— Start of Extracted entries —

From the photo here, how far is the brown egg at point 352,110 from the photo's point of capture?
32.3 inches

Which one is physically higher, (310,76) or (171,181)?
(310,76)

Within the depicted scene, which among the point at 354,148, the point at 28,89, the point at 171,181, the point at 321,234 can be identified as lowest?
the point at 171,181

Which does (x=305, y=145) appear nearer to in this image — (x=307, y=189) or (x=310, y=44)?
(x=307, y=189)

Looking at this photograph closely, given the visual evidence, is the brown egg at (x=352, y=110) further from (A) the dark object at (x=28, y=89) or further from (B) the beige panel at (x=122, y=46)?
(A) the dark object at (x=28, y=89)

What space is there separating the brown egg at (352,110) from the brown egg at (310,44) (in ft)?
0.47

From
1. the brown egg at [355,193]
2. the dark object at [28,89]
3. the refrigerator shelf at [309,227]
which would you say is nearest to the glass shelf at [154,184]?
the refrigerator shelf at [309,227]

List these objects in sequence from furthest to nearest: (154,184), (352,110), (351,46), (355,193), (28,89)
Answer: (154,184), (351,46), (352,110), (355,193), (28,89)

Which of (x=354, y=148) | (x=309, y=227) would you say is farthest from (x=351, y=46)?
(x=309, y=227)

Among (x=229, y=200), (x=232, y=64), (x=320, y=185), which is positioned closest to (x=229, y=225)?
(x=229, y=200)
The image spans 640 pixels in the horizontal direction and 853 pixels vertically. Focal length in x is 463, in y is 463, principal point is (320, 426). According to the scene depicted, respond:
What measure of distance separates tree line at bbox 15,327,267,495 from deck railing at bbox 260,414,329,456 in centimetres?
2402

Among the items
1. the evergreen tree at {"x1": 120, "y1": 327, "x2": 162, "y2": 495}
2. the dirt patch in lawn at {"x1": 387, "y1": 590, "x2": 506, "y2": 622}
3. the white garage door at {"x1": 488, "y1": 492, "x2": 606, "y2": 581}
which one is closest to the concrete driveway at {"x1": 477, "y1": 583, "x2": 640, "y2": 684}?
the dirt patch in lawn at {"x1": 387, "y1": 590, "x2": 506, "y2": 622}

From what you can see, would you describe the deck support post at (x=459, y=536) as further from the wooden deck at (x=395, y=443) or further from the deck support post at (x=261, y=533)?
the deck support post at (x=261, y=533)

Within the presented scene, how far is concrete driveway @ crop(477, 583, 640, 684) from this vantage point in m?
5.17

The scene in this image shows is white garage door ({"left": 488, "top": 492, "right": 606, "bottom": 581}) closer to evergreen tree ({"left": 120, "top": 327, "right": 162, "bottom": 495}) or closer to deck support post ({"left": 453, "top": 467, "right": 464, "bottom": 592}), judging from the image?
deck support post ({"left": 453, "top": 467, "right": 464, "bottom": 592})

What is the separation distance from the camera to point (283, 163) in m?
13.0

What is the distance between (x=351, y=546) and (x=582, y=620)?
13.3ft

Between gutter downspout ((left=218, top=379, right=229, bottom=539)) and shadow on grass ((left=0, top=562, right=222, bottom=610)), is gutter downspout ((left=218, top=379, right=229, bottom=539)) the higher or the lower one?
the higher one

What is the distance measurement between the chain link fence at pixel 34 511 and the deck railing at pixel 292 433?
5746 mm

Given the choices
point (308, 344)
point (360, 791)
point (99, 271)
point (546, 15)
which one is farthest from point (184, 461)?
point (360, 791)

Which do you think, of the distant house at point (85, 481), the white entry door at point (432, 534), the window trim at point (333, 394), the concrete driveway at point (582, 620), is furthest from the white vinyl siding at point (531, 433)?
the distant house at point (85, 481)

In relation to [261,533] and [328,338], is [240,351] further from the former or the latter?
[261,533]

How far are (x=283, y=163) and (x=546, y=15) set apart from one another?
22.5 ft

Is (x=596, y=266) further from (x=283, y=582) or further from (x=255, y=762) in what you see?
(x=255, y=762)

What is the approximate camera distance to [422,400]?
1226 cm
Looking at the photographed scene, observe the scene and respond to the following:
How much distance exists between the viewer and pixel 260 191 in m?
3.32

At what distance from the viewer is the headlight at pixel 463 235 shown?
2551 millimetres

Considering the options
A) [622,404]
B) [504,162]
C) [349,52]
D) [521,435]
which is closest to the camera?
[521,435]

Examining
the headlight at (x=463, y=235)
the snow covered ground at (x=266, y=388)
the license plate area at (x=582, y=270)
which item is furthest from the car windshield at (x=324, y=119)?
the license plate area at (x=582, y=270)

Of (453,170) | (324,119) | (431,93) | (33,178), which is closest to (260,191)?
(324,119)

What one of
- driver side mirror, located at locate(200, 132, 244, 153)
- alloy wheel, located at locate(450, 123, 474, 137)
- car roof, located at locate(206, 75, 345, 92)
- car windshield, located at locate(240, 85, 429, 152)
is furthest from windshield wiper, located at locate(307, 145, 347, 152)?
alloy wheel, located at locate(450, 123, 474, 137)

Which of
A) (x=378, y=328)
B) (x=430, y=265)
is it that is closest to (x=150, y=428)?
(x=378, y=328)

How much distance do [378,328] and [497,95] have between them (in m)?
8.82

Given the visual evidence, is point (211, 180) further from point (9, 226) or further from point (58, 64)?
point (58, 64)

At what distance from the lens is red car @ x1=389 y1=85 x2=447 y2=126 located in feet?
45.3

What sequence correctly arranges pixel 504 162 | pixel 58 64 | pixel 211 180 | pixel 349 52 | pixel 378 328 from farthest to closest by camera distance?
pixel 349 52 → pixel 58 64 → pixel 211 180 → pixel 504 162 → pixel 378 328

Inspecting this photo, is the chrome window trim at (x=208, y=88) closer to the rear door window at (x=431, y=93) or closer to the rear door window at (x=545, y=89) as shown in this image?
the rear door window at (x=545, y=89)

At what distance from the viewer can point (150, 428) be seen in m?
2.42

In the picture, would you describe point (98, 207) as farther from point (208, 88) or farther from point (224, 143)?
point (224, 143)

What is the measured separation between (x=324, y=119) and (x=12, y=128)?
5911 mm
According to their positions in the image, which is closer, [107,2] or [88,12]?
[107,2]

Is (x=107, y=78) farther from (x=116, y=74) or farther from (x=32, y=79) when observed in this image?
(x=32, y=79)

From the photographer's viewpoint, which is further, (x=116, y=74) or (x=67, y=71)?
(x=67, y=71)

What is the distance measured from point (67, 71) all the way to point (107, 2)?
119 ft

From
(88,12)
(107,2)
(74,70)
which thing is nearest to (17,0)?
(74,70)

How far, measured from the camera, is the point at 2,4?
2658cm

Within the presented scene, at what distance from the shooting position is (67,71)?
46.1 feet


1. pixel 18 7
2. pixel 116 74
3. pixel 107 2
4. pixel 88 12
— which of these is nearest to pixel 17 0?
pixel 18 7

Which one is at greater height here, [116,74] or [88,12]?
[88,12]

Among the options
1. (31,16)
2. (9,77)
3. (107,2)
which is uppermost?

— End of Extracted entries —

● **Stated exercise**
Extract every record. Keep wording exact.

● **Written response**
From the photo here, how far is the brown egg at point 352,110 from the photo's point of capture?
32.3 inches

Which one is physically higher, (310,76) or (171,181)?
(310,76)

Within the depicted scene, which among the point at 354,148, the point at 28,89, the point at 171,181, the point at 321,234 can be identified as lowest?
the point at 171,181

Which does (x=305, y=145) appear nearer to in this image — (x=307, y=189) or (x=310, y=44)?
(x=307, y=189)

Looking at this photograph closely, given the visual evidence, is the brown egg at (x=352, y=110) further from (A) the dark object at (x=28, y=89) or further from (B) the beige panel at (x=122, y=46)?
(A) the dark object at (x=28, y=89)

What space is there separating the brown egg at (352,110) from the brown egg at (310,44) (in ft)?
0.47

From
1. the brown egg at [355,193]
2. the dark object at [28,89]
3. the refrigerator shelf at [309,227]
which would you say is nearest to the glass shelf at [154,184]?
the refrigerator shelf at [309,227]

List these objects in sequence from furthest to nearest: (154,184), (352,110), (351,46), (355,193), (28,89)
Answer: (154,184), (351,46), (352,110), (355,193), (28,89)

Which of (x=354, y=148) | (x=309, y=227) would you say is farthest from (x=351, y=46)?
(x=309, y=227)

Among (x=229, y=200), (x=232, y=64), (x=320, y=185), which is positioned closest to (x=229, y=225)?
(x=229, y=200)
The image spans 640 pixels in the horizontal direction and 853 pixels vertically. Focal length in x is 463, in y is 463, principal point is (320, 426). According to the scene depicted, respond:
What measure of distance separates tree line at bbox 15,327,267,495 from deck railing at bbox 260,414,329,456 in centimetres?
2402

Among the items
1. the evergreen tree at {"x1": 120, "y1": 327, "x2": 162, "y2": 495}
2. the dirt patch in lawn at {"x1": 387, "y1": 590, "x2": 506, "y2": 622}
3. the white garage door at {"x1": 488, "y1": 492, "x2": 606, "y2": 581}
which one is closest to the concrete driveway at {"x1": 477, "y1": 583, "x2": 640, "y2": 684}?
the dirt patch in lawn at {"x1": 387, "y1": 590, "x2": 506, "y2": 622}

From what you can see, would you describe the deck support post at (x=459, y=536) as further from the wooden deck at (x=395, y=443) or further from the deck support post at (x=261, y=533)?
the deck support post at (x=261, y=533)

Within the presented scene, how far is concrete driveway @ crop(477, 583, 640, 684) from this vantage point in m?
5.17

The scene in this image shows is white garage door ({"left": 488, "top": 492, "right": 606, "bottom": 581}) closer to evergreen tree ({"left": 120, "top": 327, "right": 162, "bottom": 495}) or closer to deck support post ({"left": 453, "top": 467, "right": 464, "bottom": 592}), judging from the image?
deck support post ({"left": 453, "top": 467, "right": 464, "bottom": 592})

What is the separation distance from the camera to point (283, 163) in m?
13.0

What is the distance between (x=351, y=546) and (x=582, y=620)?
13.3ft

Between gutter downspout ((left=218, top=379, right=229, bottom=539)) and shadow on grass ((left=0, top=562, right=222, bottom=610)), is gutter downspout ((left=218, top=379, right=229, bottom=539)) the higher or the lower one?
the higher one

What is the distance measurement between the chain link fence at pixel 34 511 and the deck railing at pixel 292 433?
5746 mm

Given the choices
point (308, 344)
point (360, 791)
point (99, 271)
point (546, 15)
which one is farthest from point (184, 461)?
point (360, 791)

Which do you think, of the distant house at point (85, 481), the white entry door at point (432, 534), the window trim at point (333, 394), the concrete driveway at point (582, 620), is furthest from the white vinyl siding at point (531, 433)?
the distant house at point (85, 481)

In relation to [261,533] and [328,338], is [240,351] further from the former or the latter?
[261,533]

How far are (x=283, y=163) and (x=546, y=15) set apart from one another?
22.5 ft

Is (x=596, y=266) further from (x=283, y=582) or further from (x=255, y=762) in what you see?
(x=255, y=762)

What is the approximate camera distance to [422,400]?
1226 cm
Looking at the photographed scene, observe the scene and respond to the following:
How much distance exists between the viewer and pixel 260 191 in m?
3.32

At what distance from the viewer is the headlight at pixel 463 235 shown?
2551 millimetres

Considering the options
A) [622,404]
B) [504,162]
C) [349,52]
D) [521,435]
which is closest to the camera?
[521,435]

Examining
the headlight at (x=463, y=235)
the snow covered ground at (x=266, y=388)
the license plate area at (x=582, y=270)
which item is furthest from the car windshield at (x=324, y=119)?
the license plate area at (x=582, y=270)

Of (453,170) | (324,119) | (431,93) | (33,178), which is closest to (260,191)?
(324,119)

What one of
- driver side mirror, located at locate(200, 132, 244, 153)
- alloy wheel, located at locate(450, 123, 474, 137)
- car roof, located at locate(206, 75, 345, 92)
- car windshield, located at locate(240, 85, 429, 152)
is furthest from windshield wiper, located at locate(307, 145, 347, 152)?
alloy wheel, located at locate(450, 123, 474, 137)

Which of
A) (x=378, y=328)
B) (x=430, y=265)
is it that is closest to (x=150, y=428)?
(x=378, y=328)

How much distance do [378,328] and [497,95] have between them (in m)?
8.82

Given the visual evidence, is point (211, 180) further from point (9, 226) or further from point (58, 64)?
point (58, 64)

At what distance from the lens is red car @ x1=389 y1=85 x2=447 y2=126 located in feet?
45.3

What sequence correctly arranges pixel 504 162 | pixel 58 64 | pixel 211 180 | pixel 349 52 | pixel 378 328 from farthest to closest by camera distance?
pixel 349 52 → pixel 58 64 → pixel 211 180 → pixel 504 162 → pixel 378 328

Inspecting this photo, is the chrome window trim at (x=208, y=88) closer to the rear door window at (x=431, y=93) or closer to the rear door window at (x=545, y=89) as shown in this image?
the rear door window at (x=545, y=89)

At what distance from the viewer can point (150, 428) be seen in m?
2.42

In the picture, would you describe point (98, 207) as farther from point (208, 88) or farther from point (224, 143)?
point (224, 143)

What is the measured separation between (x=324, y=119) and (x=12, y=128)?
5911 mm
According to their positions in the image, which is closer, [107,2] or [88,12]?
[107,2]

Is (x=107, y=78) farther from (x=116, y=74) or farther from (x=32, y=79) when observed in this image?
(x=32, y=79)

From the photographer's viewpoint, which is further, (x=116, y=74) or (x=67, y=71)?
(x=67, y=71)

What is the distance measured from point (67, 71) all the way to point (107, 2)?
119 ft

From
(88,12)
(107,2)
(74,70)
which thing is nearest to (17,0)?
(74,70)

How far, measured from the camera, is the point at 2,4?
2658cm

Within the presented scene, at what distance from the shooting position is (67,71)?
46.1 feet


1. pixel 18 7
2. pixel 116 74
3. pixel 107 2
4. pixel 88 12
— which of these is nearest to pixel 17 0?
pixel 18 7

Which one is at greater height here, [116,74] or [88,12]?
[88,12]

Among the options
1. (31,16)
2. (9,77)
3. (107,2)
which is uppermost?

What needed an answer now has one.